O debate sobre aborto nos Estados Unidos, que aparece em primeiro plano em várias disputas regionais, ganhou mais um capítulo polêmico neste fim de semana após um deputado do Missouri afirmar que o corpo feminino tem meios para abortar naturalmente fetos que se originam a partir de estupros. Em entrevista ao canal de televisão KTVI-TV, no domingo, o republicano Todd Akin emitiu a opinião após ser questionado se apoiava o aborto em caso de estupro.
"Pelo que eu entendo por meio de médicos, isso é realmente raro", disse Akin sobre gravidezes provocadas por estupros. "Se é um estupro legítimo, o corpo feminino tem meios para eliminar tudo. Assumindo que isso talvez não funcionasse ou algo assim, eu acho que deve haver punição, mas a punição deveria ser do estuprador", acrescentou.
Akin concorrerá nas eleições de novembro a uma vaga no Senado pelo Missouri. A sua adversária, a senadora democrata Claire McCaskill, se disse "chocada" com as declarações. "É além da compreensão que alguém possa ser tão ignorante sobre o trauma físico e emocional trazido pelo estupro", disse a democrata em nota. "As ideias de Todd Akin sobre o sério crime de estupro e o impacto dele nas vítimas é ofensiva", acrescenta a nota.
A declaração também foi criticada pelo candidato republicano à presidência dos Estados Unidos, Mitt Romney. "O governador Romney e o congressista Paul Ryan - vice na chapa do partido - discordam da declaração do senhor Akin.
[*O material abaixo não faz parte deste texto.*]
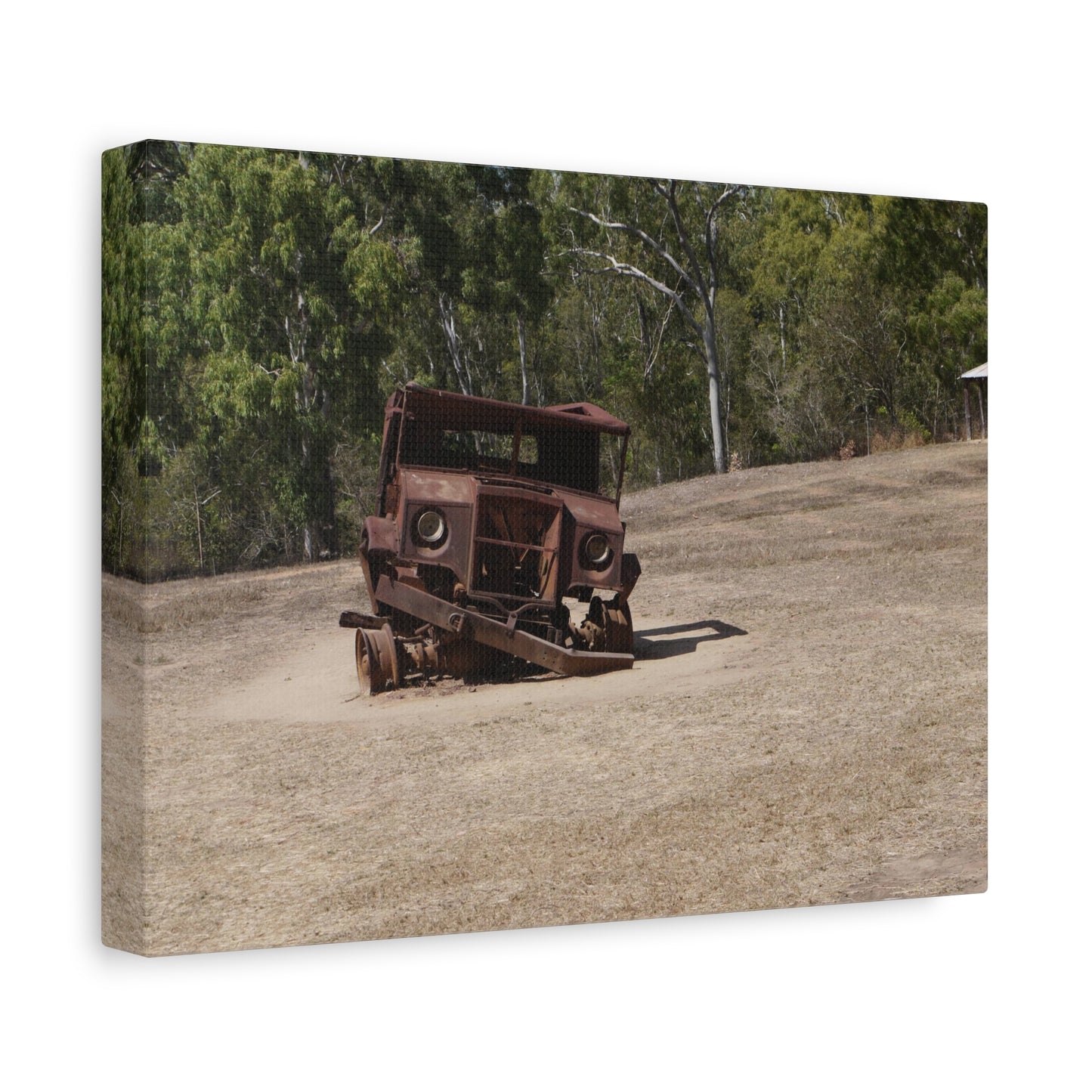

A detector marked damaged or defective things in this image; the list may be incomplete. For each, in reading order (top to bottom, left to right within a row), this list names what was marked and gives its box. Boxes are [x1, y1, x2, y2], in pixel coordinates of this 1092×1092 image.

rusted headlight [415, 511, 445, 546]
rusty truck wreck [340, 384, 637, 690]
rusted headlight [580, 531, 615, 568]
rusted wheel [354, 620, 401, 694]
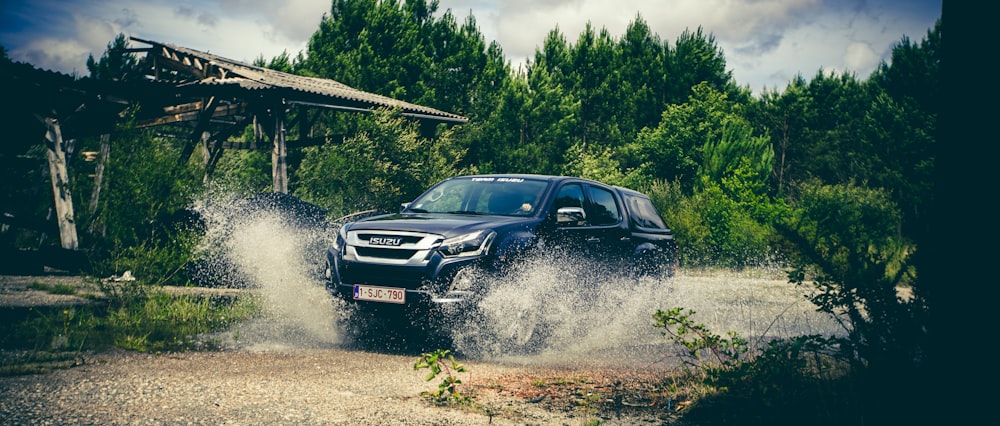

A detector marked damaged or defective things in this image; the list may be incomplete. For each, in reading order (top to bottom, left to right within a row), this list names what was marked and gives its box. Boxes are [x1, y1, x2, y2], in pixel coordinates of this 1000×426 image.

rusted roof [130, 36, 468, 123]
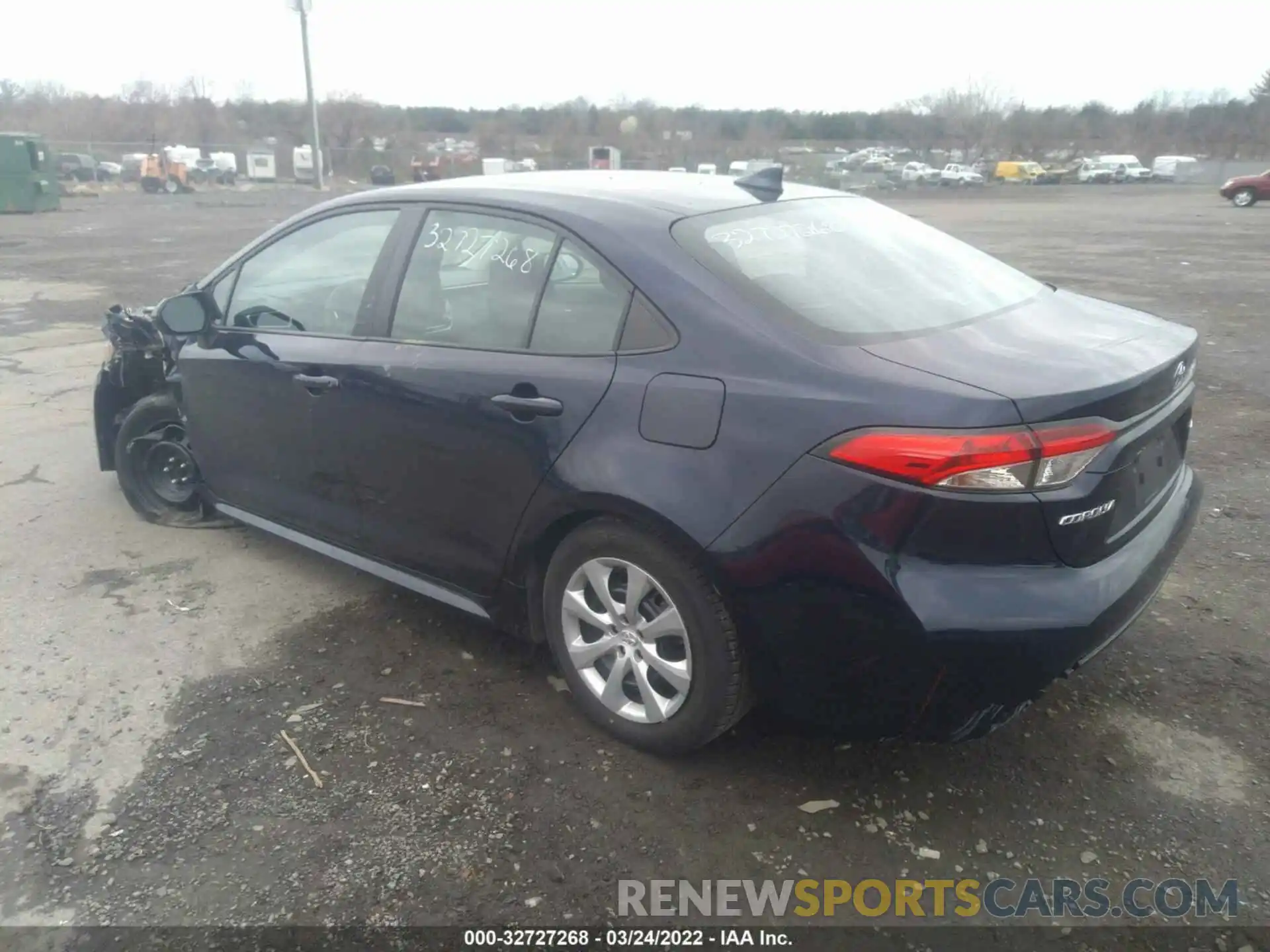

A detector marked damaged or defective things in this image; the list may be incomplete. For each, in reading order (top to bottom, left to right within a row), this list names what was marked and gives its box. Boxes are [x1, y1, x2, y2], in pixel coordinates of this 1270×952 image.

front-end collision damage [93, 303, 169, 471]
cracked asphalt [0, 182, 1265, 947]
damaged toyota corolla [92, 169, 1201, 751]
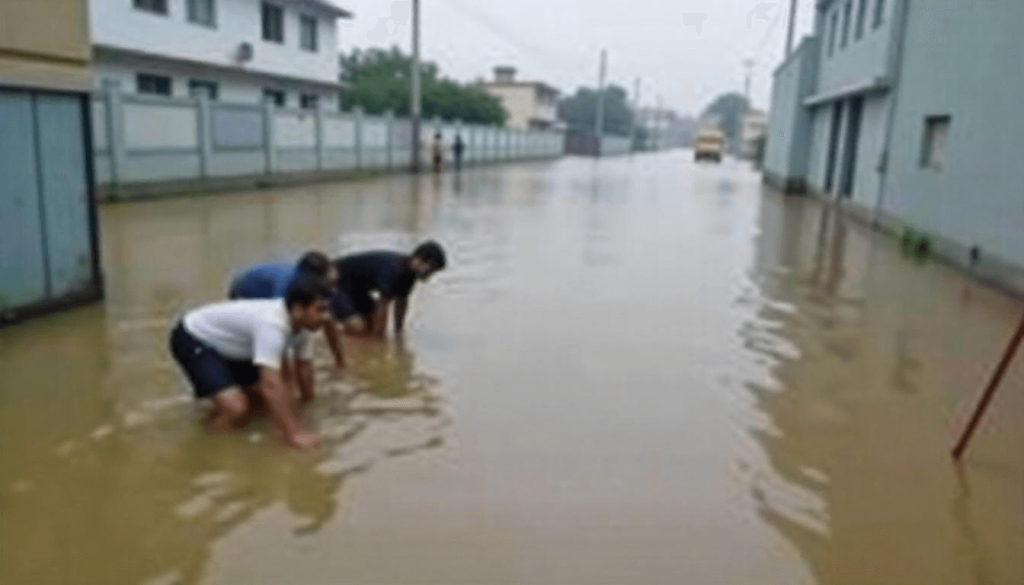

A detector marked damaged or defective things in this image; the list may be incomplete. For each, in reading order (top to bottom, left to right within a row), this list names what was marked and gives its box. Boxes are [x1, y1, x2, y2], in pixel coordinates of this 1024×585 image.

rusty red post [950, 313, 1024, 461]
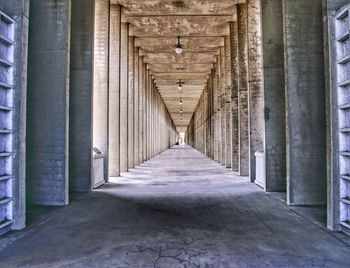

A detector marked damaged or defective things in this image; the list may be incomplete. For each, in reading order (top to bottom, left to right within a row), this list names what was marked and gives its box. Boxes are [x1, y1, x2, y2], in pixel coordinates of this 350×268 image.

cracked concrete floor [0, 146, 350, 266]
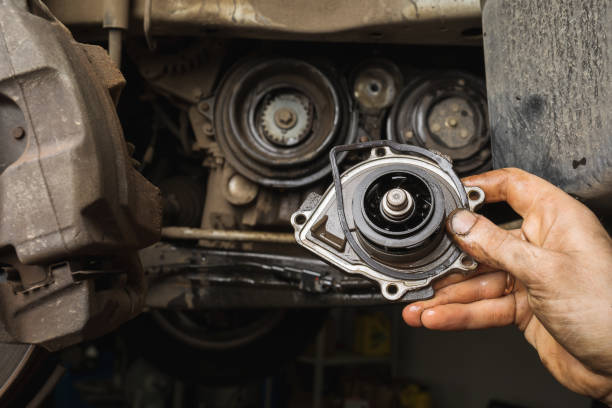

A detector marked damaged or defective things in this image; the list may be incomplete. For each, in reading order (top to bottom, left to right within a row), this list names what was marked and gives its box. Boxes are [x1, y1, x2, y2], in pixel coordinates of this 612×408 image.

rusted metal part [44, 0, 482, 44]
rusted metal part [0, 0, 160, 350]
rusted metal part [161, 226, 296, 242]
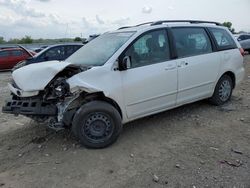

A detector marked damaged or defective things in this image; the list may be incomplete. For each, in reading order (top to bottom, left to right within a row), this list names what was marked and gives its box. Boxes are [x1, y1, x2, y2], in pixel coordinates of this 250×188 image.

damaged hood [12, 60, 72, 92]
crushed front bumper [2, 97, 57, 117]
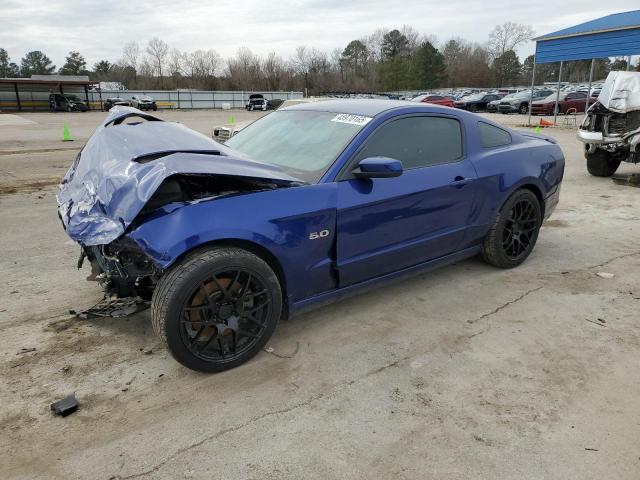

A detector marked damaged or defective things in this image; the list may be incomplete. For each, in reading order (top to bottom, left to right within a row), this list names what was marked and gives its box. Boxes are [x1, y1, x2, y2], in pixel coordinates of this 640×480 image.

damaged hood [56, 107, 302, 246]
white damaged vehicle [576, 70, 640, 177]
damaged hood [596, 71, 640, 114]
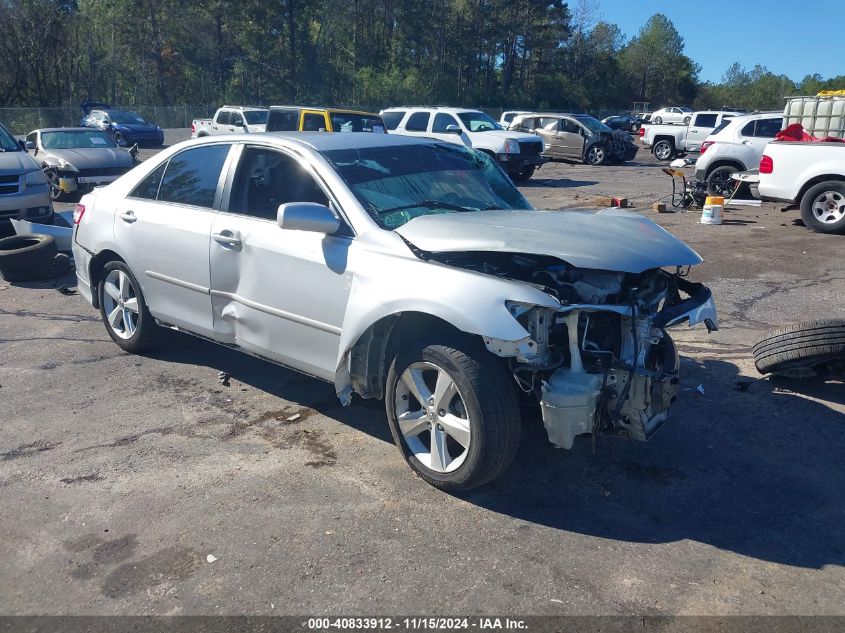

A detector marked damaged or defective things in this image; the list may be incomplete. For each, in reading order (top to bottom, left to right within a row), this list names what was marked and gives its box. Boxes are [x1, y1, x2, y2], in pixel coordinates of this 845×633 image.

Uma administração Romney-Ryan não se oporia ao aborto em casos de estupro", disse Amanda Hennersberg, porta-voz de Romney.
Horas após a entrevista, o próprio Akin emitiu uma declaração afirmando que se "equivocou" durante a entrevista, ainda que não tenha especificado em que parte cometeu o erro. "Revendo minha declaração, fica claro que eu me equivoquei nesta entrevista e que ela não reflete a profunda empatia que eu tenho pelas milhares de mulheres que são estupradas e abusadas todos os anos", diz a nota.
Recentemente, Akin já havia se pronunciado contra a chamada pílula do dia seguinte. "Até onde eu saiba, a pílula do dia seguinte é uma forma de aborto, e eu acho que não deveríamos ter aborto neste país", disse ele em uma entrevista à radio KCMO no dia 8 de agosto.